:: SELECTED EXTRACT

Expert: Hospitals Waiting Out Labor Issues ‘A Failed Strategy’
While the pandemic has reduced admissions, hospitals and health systems across the US are facing higher costs for labor, drugs, and supplies, according to new research.
As COVID evolves, clinician supply has dwindled due to burnout and lack of availability, becoming a clear and present danger to the healthcare industry. Supply shortages have forced hospital systems into the repeated cycle of relying on contracting staffing firms to temporarily resolve staffing issues, becoming one of the largest driving forces of wage inflation.
Growth in labor expenses for hospitals and health systems are in large part due to the exorbitant rates charged by contract staffing firms. Staffing costs are now running up as high as 6% of labor expenses in hospitals and hospital systems, according to new research by healthcare provider research and comparative analytics collaborative Strata Decision Technology.
“This is a long-term cyclical problem. It takes a very short period of time for somebody to leave the profession. It takes a much longer time for somebody to get competitive and skilled as a nurse or doctor,” said Steve Lefar, chief strategy officer at Strata.

::::

**AIM OF THE TASK:** From the article on hospital labor costs, copy the passage between "Growth in labor" and "Strata Decision Technology.", inclusive, and swap "exorbitant" for "steep". Answer using only the article on hospital labor costs.

:: RECORDED INFORMATION

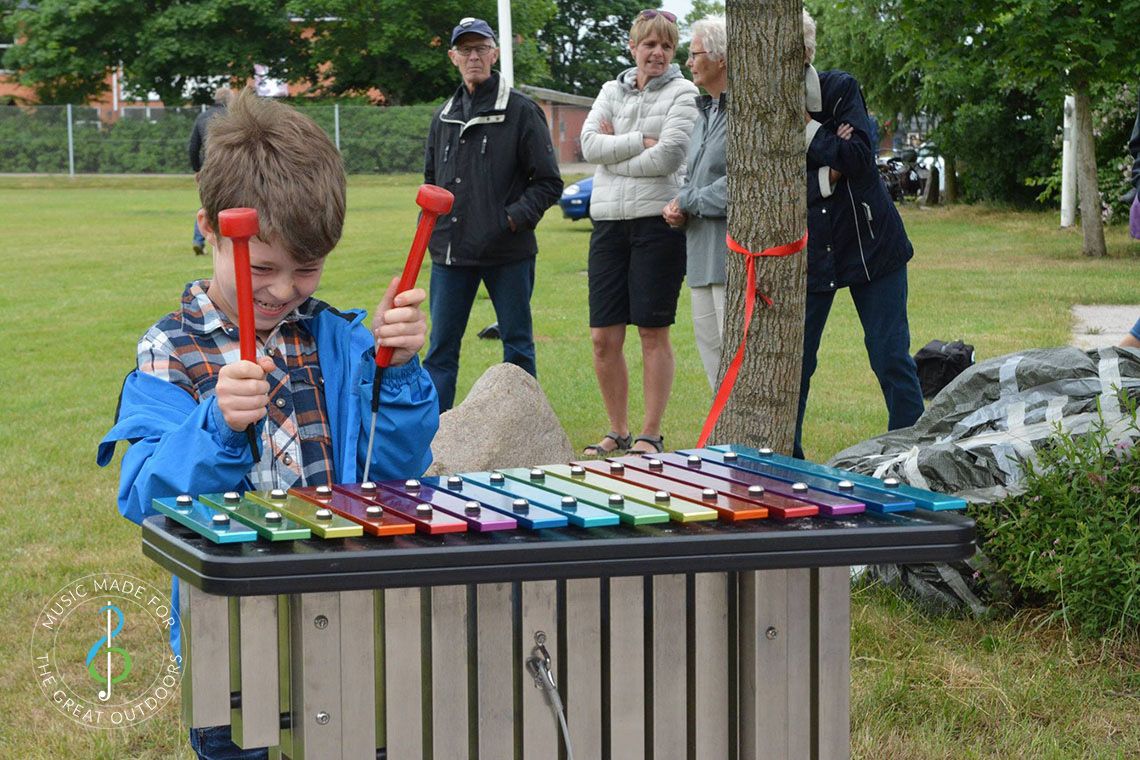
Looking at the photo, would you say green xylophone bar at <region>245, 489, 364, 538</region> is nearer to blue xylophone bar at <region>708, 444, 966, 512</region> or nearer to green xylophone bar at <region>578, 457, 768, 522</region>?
green xylophone bar at <region>578, 457, 768, 522</region>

::::

**OUTPUT BELOW:**
Growth in labor expenses for hospitals and health systems are in large part due to the steep rates charged by contract staffing firms. Staffing costs are now running up as high as 6% of labor expenses in hospitals and hospital systems, according to new research by healthcare provider research and comparative analytics collaborative Strata Decision Technology.